Habitué à utiliser son image de mec coincé, il s’aventure dans un vrai rôle dramatique et s’en sort remarquablement face à une Emma Stone forcément exceptionnelle et à Benny Safdie tout en bagouzes. Dans une séance de question réponses il a fait cette révélation assez surprenante : jouer avec des bagues aux doigts et divers bracelets lui ont donné une confiance en lui toute nouvelle, voyant son assurance dans le regard des autres, qui l’ont trouvé hyper cool. Vous savez ce qu’il vous faut pour aborder le monde avec assurance.
La Reine verte et le bouffon
La force de la série est cette galerie de personnages que l’on a trop peu l’habitude de voir dans les séries actuelles. Caricaturer les bonnes âmes étant particulièrement rares. Car bien que mégalos, Whit et Ash s’efforcent de faire le bien, du moins de faire les bonnes actions qu’ils pensent que l’on attend d’eux. Croulant sous le poids de la culpabilité (aux USA, on parle de White guilt), Whit porte le fardeau de ses parents, propriétaires boomers qui n’ont aucun scrupule à couillonner les natifs ou à les expulser (Corbin Bensen méconnaissable), et Ash qui se montre au petit soin pour ses locataires illégaux - le génialement indolent Barkhad Abdi en père de famille squatteur.

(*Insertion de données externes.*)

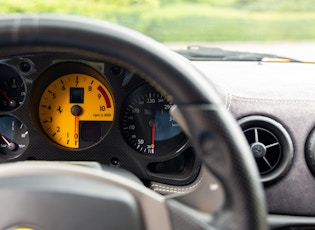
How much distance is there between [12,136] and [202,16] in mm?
1215

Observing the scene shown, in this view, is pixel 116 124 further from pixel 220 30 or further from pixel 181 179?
pixel 220 30

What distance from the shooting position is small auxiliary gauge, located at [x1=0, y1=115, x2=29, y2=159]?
7.34 ft

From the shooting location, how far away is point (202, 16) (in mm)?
2975

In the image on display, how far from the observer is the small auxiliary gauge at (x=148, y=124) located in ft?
7.14

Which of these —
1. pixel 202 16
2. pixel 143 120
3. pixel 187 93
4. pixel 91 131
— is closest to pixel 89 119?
pixel 91 131

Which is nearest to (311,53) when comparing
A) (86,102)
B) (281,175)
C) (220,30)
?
(220,30)

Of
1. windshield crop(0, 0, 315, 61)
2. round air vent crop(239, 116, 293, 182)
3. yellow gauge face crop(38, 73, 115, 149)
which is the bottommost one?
round air vent crop(239, 116, 293, 182)

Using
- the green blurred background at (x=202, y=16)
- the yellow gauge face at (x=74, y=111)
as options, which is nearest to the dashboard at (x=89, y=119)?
the yellow gauge face at (x=74, y=111)

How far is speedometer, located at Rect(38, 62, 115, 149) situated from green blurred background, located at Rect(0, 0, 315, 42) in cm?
45

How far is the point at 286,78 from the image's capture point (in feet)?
6.97

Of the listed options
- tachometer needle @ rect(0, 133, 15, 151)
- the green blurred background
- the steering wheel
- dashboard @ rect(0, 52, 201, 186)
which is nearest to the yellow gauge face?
dashboard @ rect(0, 52, 201, 186)

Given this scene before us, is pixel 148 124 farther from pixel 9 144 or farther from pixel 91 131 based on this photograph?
pixel 9 144

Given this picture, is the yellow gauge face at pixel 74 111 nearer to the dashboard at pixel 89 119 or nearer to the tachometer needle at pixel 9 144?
the dashboard at pixel 89 119

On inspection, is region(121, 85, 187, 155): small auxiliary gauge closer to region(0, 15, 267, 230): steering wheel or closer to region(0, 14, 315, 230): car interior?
region(0, 14, 315, 230): car interior
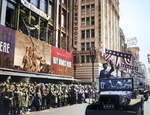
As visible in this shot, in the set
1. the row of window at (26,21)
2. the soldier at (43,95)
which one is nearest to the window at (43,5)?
the row of window at (26,21)

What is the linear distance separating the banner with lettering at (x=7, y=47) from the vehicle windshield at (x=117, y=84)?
6.29 m

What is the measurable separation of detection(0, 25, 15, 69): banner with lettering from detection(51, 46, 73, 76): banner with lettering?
5.38 metres

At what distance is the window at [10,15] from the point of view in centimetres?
1152

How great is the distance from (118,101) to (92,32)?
10472 millimetres

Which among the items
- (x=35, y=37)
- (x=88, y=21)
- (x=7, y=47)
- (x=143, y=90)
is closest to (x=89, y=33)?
(x=88, y=21)

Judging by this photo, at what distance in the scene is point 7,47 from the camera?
11.1 meters

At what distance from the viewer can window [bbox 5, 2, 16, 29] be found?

Les personnages sont plus à plaindre qu’à détester. Il est difficile d’avoir un avis définitif sur ce trio insatisfait qui doit faire bonne figure coûte que coûte. On prend Asher pour un type mesquin et terne, on découvre par la suite qu’il est plus dépassé qu’autre chose par les événements. Dougie est certes faux et manipulateur, mais on voit bien sa souffrance et sa bizarrerie. Et Whit peut sembler la plus humaine au début, mais c’est peut-être bien le personnage le plus détestable.
C’est très grinçant, et on se demande comment une telle série a pu voir le jour en 2023 avec les networks actuels. On pense à du Altman pour la façon de filmer et la construction de personnages aussi peu politiquement correct. Un bel exemple est le personnage de Cara Durand (Nizhonniya Austin), artiste native américaine qui a pleinement conscience des faiblesses de ce couple et qui les exploitent avec froideur. Sa performance dans la galerie étant un sommet de la série.

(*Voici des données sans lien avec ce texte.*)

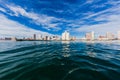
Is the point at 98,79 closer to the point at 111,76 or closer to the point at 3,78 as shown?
the point at 111,76

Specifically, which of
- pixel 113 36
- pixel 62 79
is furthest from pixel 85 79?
pixel 113 36

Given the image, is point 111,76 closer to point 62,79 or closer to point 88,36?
point 62,79

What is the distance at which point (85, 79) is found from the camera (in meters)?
4.94

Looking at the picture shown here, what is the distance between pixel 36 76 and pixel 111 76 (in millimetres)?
3950

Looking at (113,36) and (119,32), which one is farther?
(113,36)

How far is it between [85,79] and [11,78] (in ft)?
12.0

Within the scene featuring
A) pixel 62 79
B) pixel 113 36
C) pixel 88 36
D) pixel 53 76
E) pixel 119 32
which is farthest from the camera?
pixel 88 36

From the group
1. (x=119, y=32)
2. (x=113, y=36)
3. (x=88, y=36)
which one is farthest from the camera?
(x=88, y=36)

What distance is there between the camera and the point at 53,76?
5230mm

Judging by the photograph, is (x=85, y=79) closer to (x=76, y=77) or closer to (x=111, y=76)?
(x=76, y=77)

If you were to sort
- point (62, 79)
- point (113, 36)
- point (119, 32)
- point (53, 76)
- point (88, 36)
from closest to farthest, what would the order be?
point (62, 79) → point (53, 76) → point (119, 32) → point (113, 36) → point (88, 36)

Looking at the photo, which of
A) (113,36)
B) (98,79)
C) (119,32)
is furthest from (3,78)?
(113,36)

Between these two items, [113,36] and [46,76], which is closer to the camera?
[46,76]

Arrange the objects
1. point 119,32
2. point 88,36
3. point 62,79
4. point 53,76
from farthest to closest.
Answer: point 88,36 < point 119,32 < point 53,76 < point 62,79
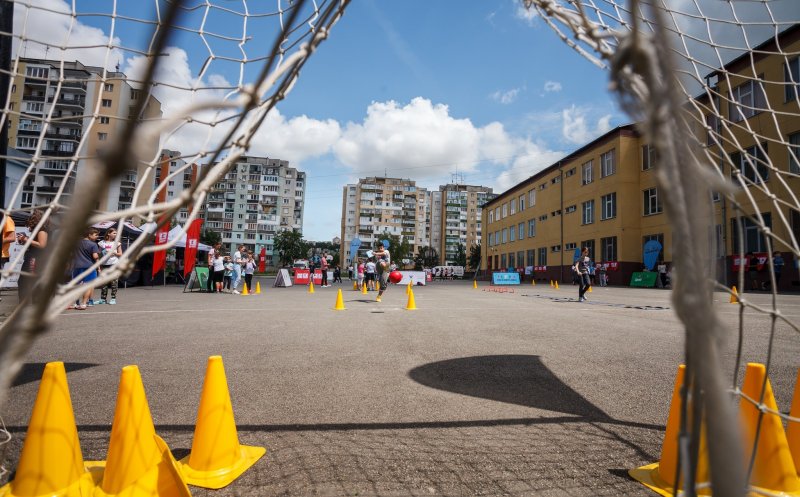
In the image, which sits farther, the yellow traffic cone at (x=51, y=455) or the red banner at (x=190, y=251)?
the red banner at (x=190, y=251)

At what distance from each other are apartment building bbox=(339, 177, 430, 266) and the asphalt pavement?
9054cm

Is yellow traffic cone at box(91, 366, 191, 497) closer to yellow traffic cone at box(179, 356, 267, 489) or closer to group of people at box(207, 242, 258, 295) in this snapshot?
yellow traffic cone at box(179, 356, 267, 489)

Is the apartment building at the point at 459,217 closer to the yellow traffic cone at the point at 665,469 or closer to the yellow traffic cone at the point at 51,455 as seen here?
the yellow traffic cone at the point at 665,469

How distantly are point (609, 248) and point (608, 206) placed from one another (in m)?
3.10

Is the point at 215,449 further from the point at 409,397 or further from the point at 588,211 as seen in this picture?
the point at 588,211

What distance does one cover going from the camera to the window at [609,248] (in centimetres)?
2886

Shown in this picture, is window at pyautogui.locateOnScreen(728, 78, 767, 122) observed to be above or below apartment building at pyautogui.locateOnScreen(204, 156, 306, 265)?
below

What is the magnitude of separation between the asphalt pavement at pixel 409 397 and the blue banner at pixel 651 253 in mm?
21484

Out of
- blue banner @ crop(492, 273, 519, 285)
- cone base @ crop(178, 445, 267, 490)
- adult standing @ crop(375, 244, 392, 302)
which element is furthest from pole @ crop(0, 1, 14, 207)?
blue banner @ crop(492, 273, 519, 285)

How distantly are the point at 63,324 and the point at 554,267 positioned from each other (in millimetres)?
35612

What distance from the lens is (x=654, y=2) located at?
73 cm

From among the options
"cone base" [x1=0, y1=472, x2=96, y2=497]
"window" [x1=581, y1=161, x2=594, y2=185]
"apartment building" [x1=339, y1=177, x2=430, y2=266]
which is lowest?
"cone base" [x1=0, y1=472, x2=96, y2=497]

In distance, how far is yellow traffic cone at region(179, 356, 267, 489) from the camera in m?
2.05

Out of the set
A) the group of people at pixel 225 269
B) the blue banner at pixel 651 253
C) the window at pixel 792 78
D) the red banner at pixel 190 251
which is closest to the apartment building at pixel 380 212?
the blue banner at pixel 651 253
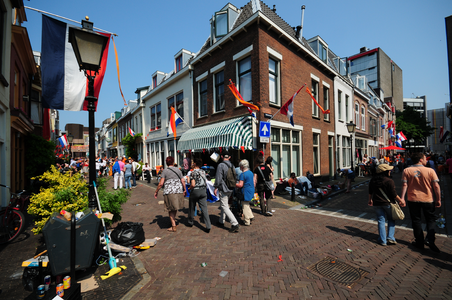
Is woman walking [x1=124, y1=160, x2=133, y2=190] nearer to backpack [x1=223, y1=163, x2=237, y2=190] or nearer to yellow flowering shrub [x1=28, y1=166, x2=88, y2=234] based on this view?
yellow flowering shrub [x1=28, y1=166, x2=88, y2=234]

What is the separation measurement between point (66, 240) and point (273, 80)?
35.0 ft

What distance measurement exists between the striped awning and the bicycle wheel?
7.37 m

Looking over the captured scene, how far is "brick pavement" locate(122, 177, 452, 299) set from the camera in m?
3.05

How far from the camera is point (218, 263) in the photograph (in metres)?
3.88

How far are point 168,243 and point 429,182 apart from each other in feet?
18.3

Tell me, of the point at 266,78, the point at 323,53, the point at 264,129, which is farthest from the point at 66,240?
the point at 323,53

Mais vous l’avez compris après ces quelques lignes, The Curse ne s’adresse pas à tout le monde, ce n’est pas la série comique feelgood à la mode où le public prend plaisir à s’identifier aux personnages. Certains épisodes sont sombres, lents et reposent essentiellement sur l’atmosphère et un ton différent. Ce qui est déjà énorme à mon sens.
Flipanthropy
La façon de filmer peut décontenancer ou même désintéresser. Souvent en dézoom, vue de l’extérieur, à travers une vitre déformante, ça peut irriter où vous déconnecter de l’action. Mais ce style n’est pas qu’une coquetterie stylistique, je pense que c’était même le seul possible pour préserver le spectateur. Les échanges et les situations sont parfois si gênants qu’on n’a pas envie de se placer trop près de la source de malaise. Le spectateur épie de loin à travers une portière ou derrière une baie vitrée les B.A déconnectées de la réalité de Whitney et Asher.
Après avoir joué avec le surnaturel pendant les 9 premiers épisodes, le 10è pousse les curseurs à fond, peut-être trop. Il propose une issue absolument imprévisible - qui était prévue dès le départ selon les auteurs - longue comme un accouchement, qui ne manque pas de se produire. Ash étant expulsé du monde au moment même où sa femme met au monde leur enfant. Est-ce vraiment son fils d’ailleurs ? Est-ce un cauchemar ? ou la fameuse malédiction dont Dougie serait responsable avec l’aide de la petite fille dont les pouvoirs seraient vrais ? Tout est possible. Mais l’important n’est pas là.
The Curse est la série la plus singulière et dérangeante de 2023.